Aplicando isso ao amor a questão é olhar para o futuro de uma maneira que ele pode ser construído. Nos libertamos quando deixamos de lado as ilusões que temos do outro, do amor e do que é relacionar-se e passamos a ver o que está diante de nós. Acompanhei muitas pessoas no consultório que lutaram contra a realidade muito tempo e que, ao render-se à ela tornaram-se pacíficos e plenamente felizes. Não se trata de resignar-se e aceitar algo menor do que você poderia ter, mas de aceitar a realidade.

É incrível quanto as pessoas buscam em terapia o “auto conhecimento”. Porém quando “conhecem” algo que não esperavam vão embora da terapia. Ora, a frase é: “quero me conhecer, desde que aquilo que será descoberto seja igual ao que eu espero”. Essa não é a atitude de quem quer se conhecer.

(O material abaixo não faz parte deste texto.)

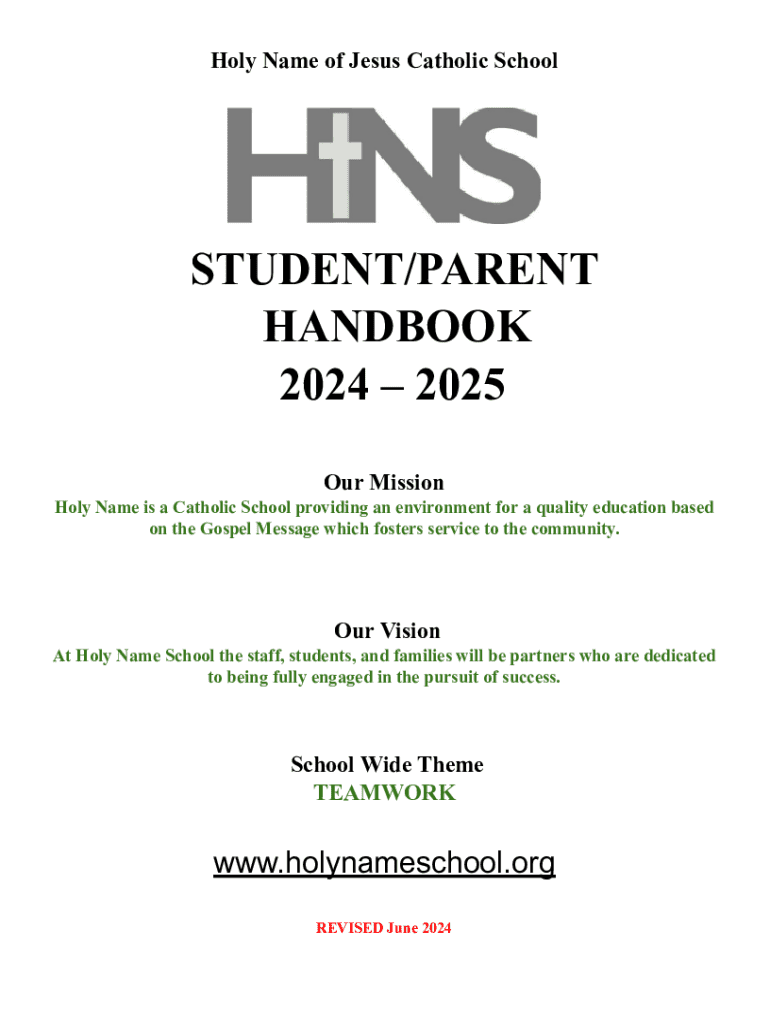 Holy Name of Jesus Catholic School

HNS

STUDENT/PARENT HANDBOOK 2024 – 2025

Our Mission

Holy Name is a Catholic School providing an environment for a quality education based on the Gospel Message which fosters service to the community.

Our Vision

At Holy Name School the staff, students, and families will be partners who are dedicated to being fully engaged in the pursuit of success.

School Wide Theme

TEAMWORK

www.holynameschool.org

REVISED June 2024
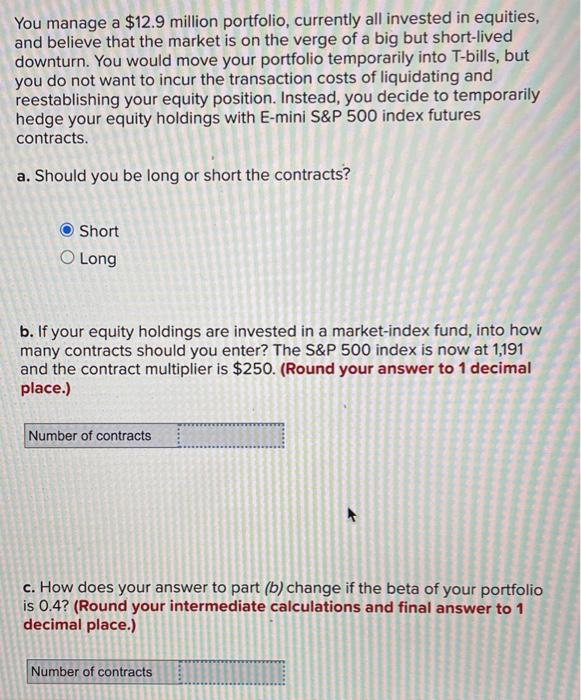 You manage a $12.9 million portfolio, currently all invested in equities, and believe that the market is on the verge of a big but short-lived downturn. You would move your portfolio temporarily into T-bills, but you do not want to incur the transaction costs of liquidating and reestablishing your equity position. Instead, you decide to temporarily hedge your equity holdings with E-mini S&P 500 index futures contracts.

a. Should you be long or short the contracts?

Short
Long

b. If your equity holdings are invested in a market-index fund, into how many contracts should you enter? The S&P 500 index is now at 1,191 and the contract multiplier is $250. (Round your answer to 1 decimal place.)

Number of contracts

c. How does your answer to part (b) change if the beta of your portfolio is 0.4? (Round your intermediate calculations and final answer to 1 decimal place.)

Number of contracts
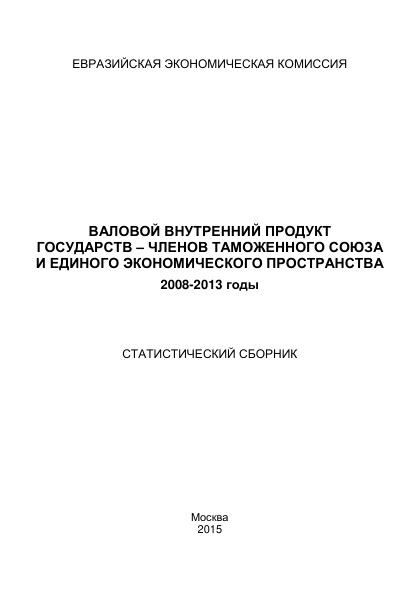 ЕВРАЗИЙСКАЯ ЭКОНОМИЧЕСКАЯ КОМИССИЯ

ВАЛОВОЙ ВНУТРЕННИЙ ПРОДУКТ
ГОСУДАРСТВ – ЧЛЕНОВ ТАМОЖЕННОГО СОЮЗА
И ЕДИНОГО ЭКОНОМИЧЕСКОГО ПРОСТРАНСТВА
2008-2013 годы

СТАТИСТИЧЕСКИЙ СБОРНИК

Москва
2015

O mesmo vale para o amor. Se já sabemos como a relação deve ser, não precisamos de um outro. Poderíamos contratar um ator, lhe passar a forma como ele deve proceder e viver nossas vidas (muitas pessoas adorariam essa ideia).

Se o que você quer é realmente “criar” uma relação com alguém, não pode saber como será. Como poderia? Pode ter seus desejos e necessidades e, ao colocá-las na mesa, verificar o que o outro pensa sobre elas. Este amor liberta porque ele não fica rígido nas ideias, ele vai para a prática. Não precisa provar ou aprovar seu “plano mestre”, mas sim, criar uma experiência. Por este motivo o foco é o futuro e a falta de ilusões.

É o futuro que se constrói com o amor, não o passado. Quem está em uma relação olhando para trás não está criando nada, apenas foge do que já foi. Um amor que nos liberta tem esta temática de “amor simples”, no sentido que não cria grandes explicações ou teorias sobre si, apenas vive com aquilo que há, buscando aquilo que se deseja e necessita.

O amor, assim como toda a evolução humana ainda está alicerçado sobre uma causa muito simples e quase sempre esquecida: sobreviver. O amor versa sobre a vida e a morte. Amar nos ensina a morrer, pois ao chegarmos no amor, começamos a criar a próxima vida, aquela que irá nos substituir quando formos. Assim sendo o amor também nos traz grande medo. Vencer este medo é prestar atenção no que há. E se o que você estiver fazendo lhe trouxer a liberdade para ser apenas o que você é e o outro sentir o mesmo, você saberá que está fazendo a coisa “certa”.